In a regular quadrangular pyramid, the height is 4 cm, and the length of the diagonal is 6√2

In a regular quadrangular pyramid, the height is 4 cm, and the length of the diagonal is 6√2. Find the surface area of the pyramid.

Since the pyramid is correct, there is a square at its base, AB = BC = CD = AD.

Then in a right-angled triangle ACD, according to the Pythagorean theorem, AC ^ 2 = AD ^ 2 + CD ^ 2 = 2 * AD ^ 2.
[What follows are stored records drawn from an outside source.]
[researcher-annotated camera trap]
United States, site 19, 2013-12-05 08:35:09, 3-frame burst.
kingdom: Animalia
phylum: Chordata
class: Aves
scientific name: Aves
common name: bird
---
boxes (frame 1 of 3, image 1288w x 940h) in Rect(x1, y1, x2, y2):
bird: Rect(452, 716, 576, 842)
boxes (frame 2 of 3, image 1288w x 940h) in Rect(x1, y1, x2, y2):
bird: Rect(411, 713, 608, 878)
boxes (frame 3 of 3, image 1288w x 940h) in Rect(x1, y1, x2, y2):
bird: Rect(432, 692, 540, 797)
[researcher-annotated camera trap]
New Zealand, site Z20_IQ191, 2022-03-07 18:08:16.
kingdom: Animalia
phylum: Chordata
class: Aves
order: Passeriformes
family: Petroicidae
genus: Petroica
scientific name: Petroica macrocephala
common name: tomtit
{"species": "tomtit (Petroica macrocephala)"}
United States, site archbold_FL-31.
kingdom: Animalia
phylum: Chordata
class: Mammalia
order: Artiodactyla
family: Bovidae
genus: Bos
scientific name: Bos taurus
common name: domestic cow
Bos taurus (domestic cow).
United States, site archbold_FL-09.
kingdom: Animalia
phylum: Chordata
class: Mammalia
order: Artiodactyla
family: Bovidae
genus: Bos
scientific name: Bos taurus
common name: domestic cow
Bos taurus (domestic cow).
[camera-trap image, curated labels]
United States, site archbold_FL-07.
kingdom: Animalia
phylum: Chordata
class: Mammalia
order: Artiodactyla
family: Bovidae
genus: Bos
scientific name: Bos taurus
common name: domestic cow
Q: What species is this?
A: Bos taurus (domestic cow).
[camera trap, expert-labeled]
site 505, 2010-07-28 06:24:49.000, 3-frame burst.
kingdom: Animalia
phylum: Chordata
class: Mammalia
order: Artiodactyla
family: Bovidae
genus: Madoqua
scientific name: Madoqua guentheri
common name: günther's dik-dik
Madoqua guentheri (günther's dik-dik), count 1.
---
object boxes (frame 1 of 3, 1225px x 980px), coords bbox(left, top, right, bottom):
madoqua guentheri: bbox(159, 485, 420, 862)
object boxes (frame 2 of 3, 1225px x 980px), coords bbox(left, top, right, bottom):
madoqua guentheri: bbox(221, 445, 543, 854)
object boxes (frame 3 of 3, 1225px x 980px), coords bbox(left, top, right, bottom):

AD ^ 2 = AC ^ 2/2 = 72/2 = 36.

AD = 6 cm.

Determine the area of ​​the base of the pyramid. Sbn = АD ^ 2 = 36 cm2.

The diagonals of the square, at the intersection point, are divided in half, then OD = BD / 2 = (6 * √2) / 2 = 3 * √2 cm.

In a right-angled triangle OKD, KD ^ 2 = KO ^ 2 + OD ^ 2 = 16 * 18 = 34. KD = √34 cm.

Let’s draw an apothem of KH, which in an equilateral triangle KCD is the height and median, then DH = CH =CD / 2 = 6/2 = 3 cm.

Then in a right-angled triangle KHD KH ^ 2 = KD ^ 2 – DH ^ 2 = 34 – 9 = 25.

КН = 5 cm. Let us determine the area of ​​the side face of the pyramid. Sksd = KH * CD / 2 = 5 * 6/2 = 15 cm2.

Then S side = 4 * Sxd = 4 * 15 = 60 cm2.

Sпов = Sside + Sсн = 60 + 36 = 96 cm2.

Answer: The surface area of ​​the pyramid is 96 cm2.